En ce sens, l’entendement modal peut être mis en face de l’entendement harmonique issu de la musique tonale. Comme le disait René Abjean : "....Quand le défaut à la gamme tempérée tombe toujours au même endroit de la même façon, il est permis de douter..., et de rêver...". (La Musique Bretonne, éd. Jos Le Doare, 1974).

L’entendement modal est aussi une manière de créer, ou de gérer, l’inattendu, la création, à l’instant T de l’interprétation, en faisant appel à la variation, la transposition, la modulation ou l’improvisation de la ligne mélodique.
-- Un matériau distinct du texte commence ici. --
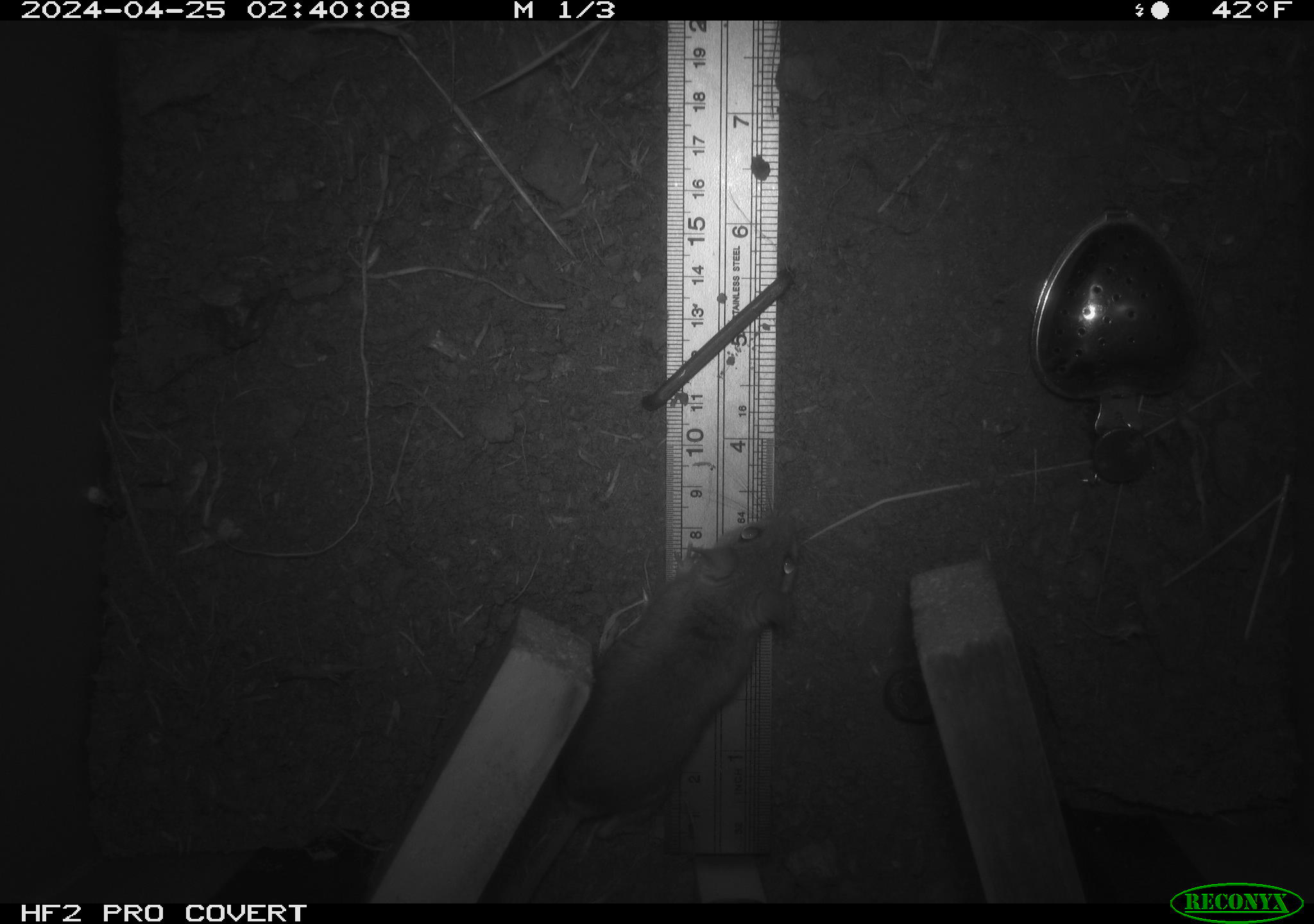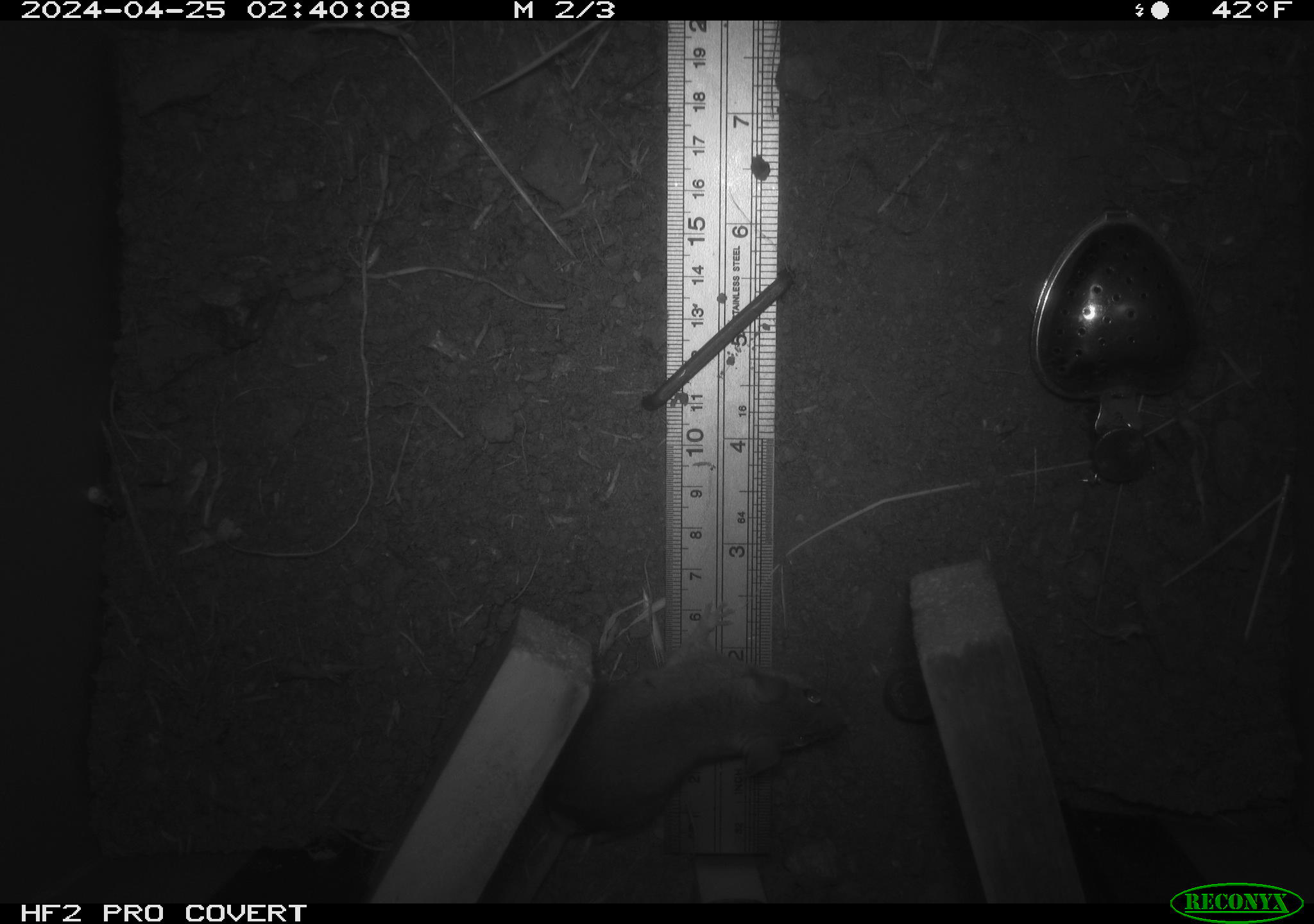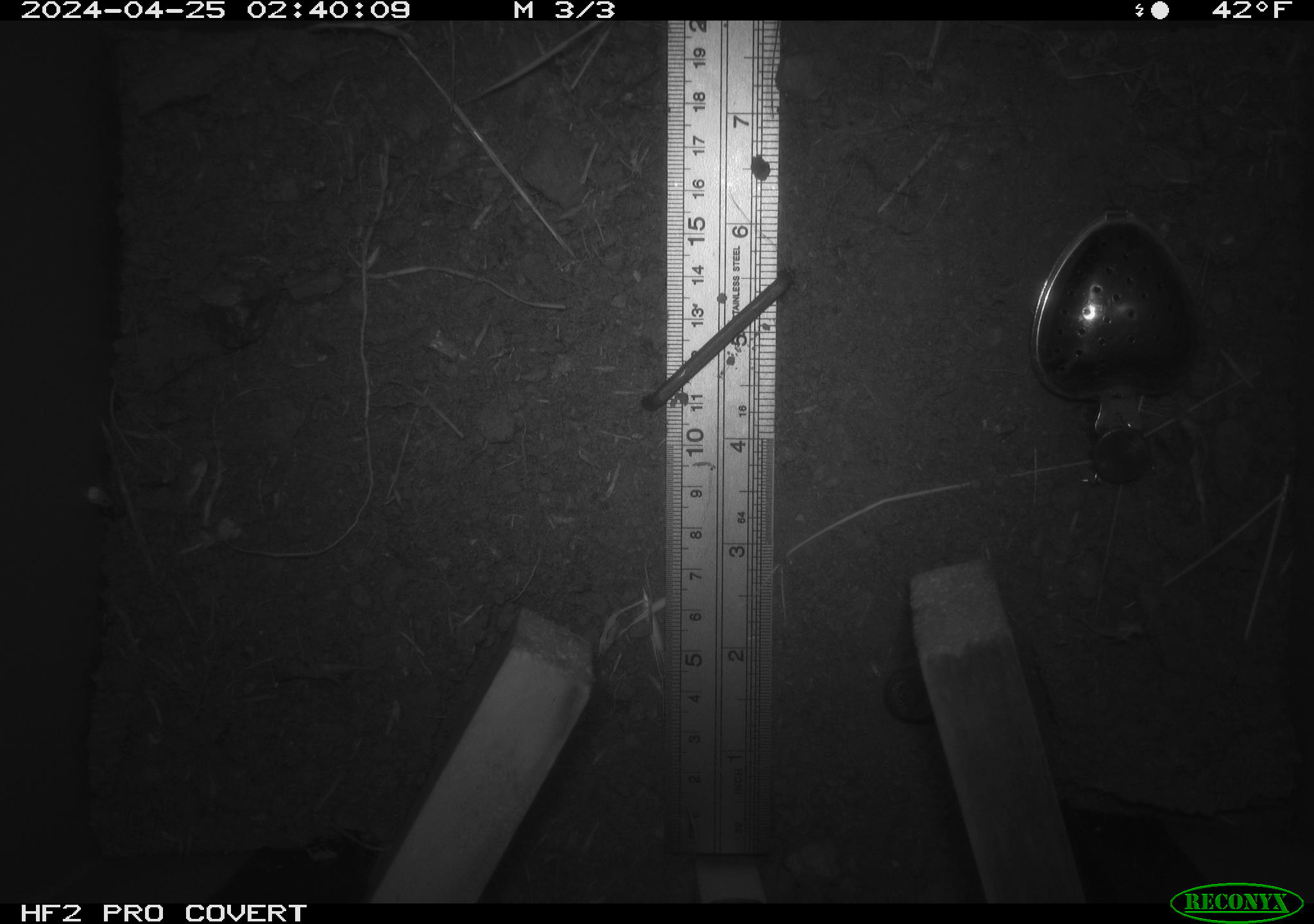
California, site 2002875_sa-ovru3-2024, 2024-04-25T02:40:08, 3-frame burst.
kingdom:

Être chanteur ou musicien comporte une prise de risque : dans ce sens, lorsque l’on joue ou que l’on chante, on souhaite l’accident et on se met dans les conditions pour qu’il se produise, et s’il ne se produit pas, on le crée. Cette création est menée en pratique et dans l’instant selon l’idée musicale du musicien et la façon dont il fait fonctionner sa mémoire musicale. Très souvent, un chanteur ou un musicien cherche sa justesse et la ligne mélodique la plus cohérente ou la plus conforme à son idée du moment, ainsi qu’à la manière dont il souhaite faire fonctionner sa mémoire, en référence au timbre ou au style d’une interprétation qui l’a marqué. Cette recherche de cohérence et de beauté qui fait intervenir la mémoire guide davantage la pratique que la recherche immédiate d’une « justesse » d’intonation.